Consignes de l'exercice.
1) Résumez en deux phrases le texte sur le commandement de l'amour.
2) Poursuivez le texte sur le commandement de l'amour après sa dernière phrase.

Texte extrait.
┄┄┄┄┄┄┄┄┄┄

Enfin, la lecture biblique d’aujourd’hui s’achève sur le commandement de l’amour. « Je vous donne un commandement nouveau : c’est de vous aimer les uns les autres. Comme je vous ai aimés, vous aussi aimez-vous les uns les autres. À ceci, tous reconnaîtront que vous êtes mes disciples : si vous avez de l’amour les uns pour les autres. »

Nous connaissons tous et toutes l’objection spontanée que soulève cette parole : comment peut-on commander à quelqu’un d’aimer? L’amour ne se commande pas. Ça n’a pas de sens d’aimer par obéissance.

Mais Jésus parle ici d’un commandement nouveau. Pourtant, ce « aimez-vous les uns les autres » n’a rien de nouveau. D’autres penseurs, d’autres philosophes, d’autres maîtres spirituels l’ont dit sous une forme ou sous une autre. Cela répond tellement à une aspiration universelle! Le poète ne chantait-il pas « Quand les hommes vivrons d’amour… »?

┄┄┄┄┄┄┄┄┄┄

Données extraites.
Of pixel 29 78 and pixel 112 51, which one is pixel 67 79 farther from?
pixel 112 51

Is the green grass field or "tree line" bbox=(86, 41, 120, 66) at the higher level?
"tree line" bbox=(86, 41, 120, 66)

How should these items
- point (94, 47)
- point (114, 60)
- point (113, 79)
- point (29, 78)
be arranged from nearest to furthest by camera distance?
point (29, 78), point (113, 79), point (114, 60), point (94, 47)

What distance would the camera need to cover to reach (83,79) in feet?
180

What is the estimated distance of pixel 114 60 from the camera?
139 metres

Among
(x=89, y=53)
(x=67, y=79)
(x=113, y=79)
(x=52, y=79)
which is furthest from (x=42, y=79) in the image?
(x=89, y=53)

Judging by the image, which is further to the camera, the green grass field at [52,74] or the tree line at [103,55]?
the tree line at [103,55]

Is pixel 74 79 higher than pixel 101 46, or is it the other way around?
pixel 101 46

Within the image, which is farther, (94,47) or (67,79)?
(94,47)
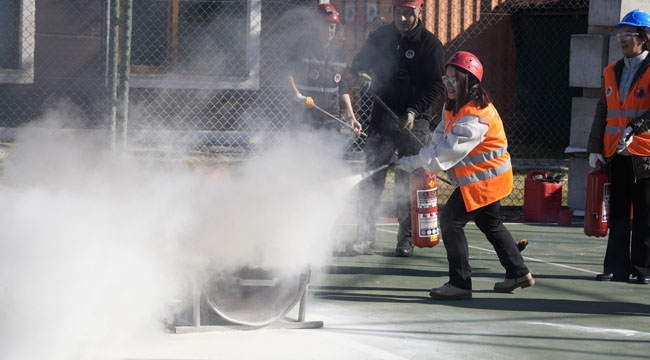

┄┄┄┄┄┄┄┄┄┄

Réponses rédigées.
1) La lecture biblique du jour se termine sur le commandement nouveau que donne Jésus : s'aimer les uns les autres comme il a aimé ses disciples, signe auquel tous les reconnaîtront. Le texte rappelle l'objection selon laquelle l'amour ne se commande pas, puis observe que cet appel n'a pourtant rien de nouveau, puisque d'autres penseurs, philosophes et maîtres spirituels l'ont déjà formulé.

2)
En quoi donc ce commandement est-il nouveau? C’est qu’il s’agit d’une exigence qui vient de l’intérieur. Les lois, les consignes, les obligations viennent de l’extérieur, édictés par des autorités, qu’elles soient parentales, civiles, patronales ou religieuses. Mais Jésus prend ici la relève du prophète Jérémie : « C’est au fond d’eux-mêmes que je déposerai mes commandements, en les inscrivant dans leur cœur. » (31,33).

C’est le « comme je vous ai aimés » qui est le fondement du commandement de l’amour. Ce n’est pas parce que cela nous a été commandé que nous cherchons à vivre dans l’amour les uns des autres. C’est parce que nous avons fait et faisons l’expérience d’être aimés que, sous mode de prolongement, de débordement, nous aimons à notre tour. Et c’est à cet amour mutuel, concret, visible, que l’on reconnaît que nous sommes disciples de Jésus, que nous sommes aujourd’hui la présence de l’absent. Comme on le chante dans un cantique catholique : « C’est à nous de prendre sa place aujourd’hui pour que rien de lui ne s’efface. »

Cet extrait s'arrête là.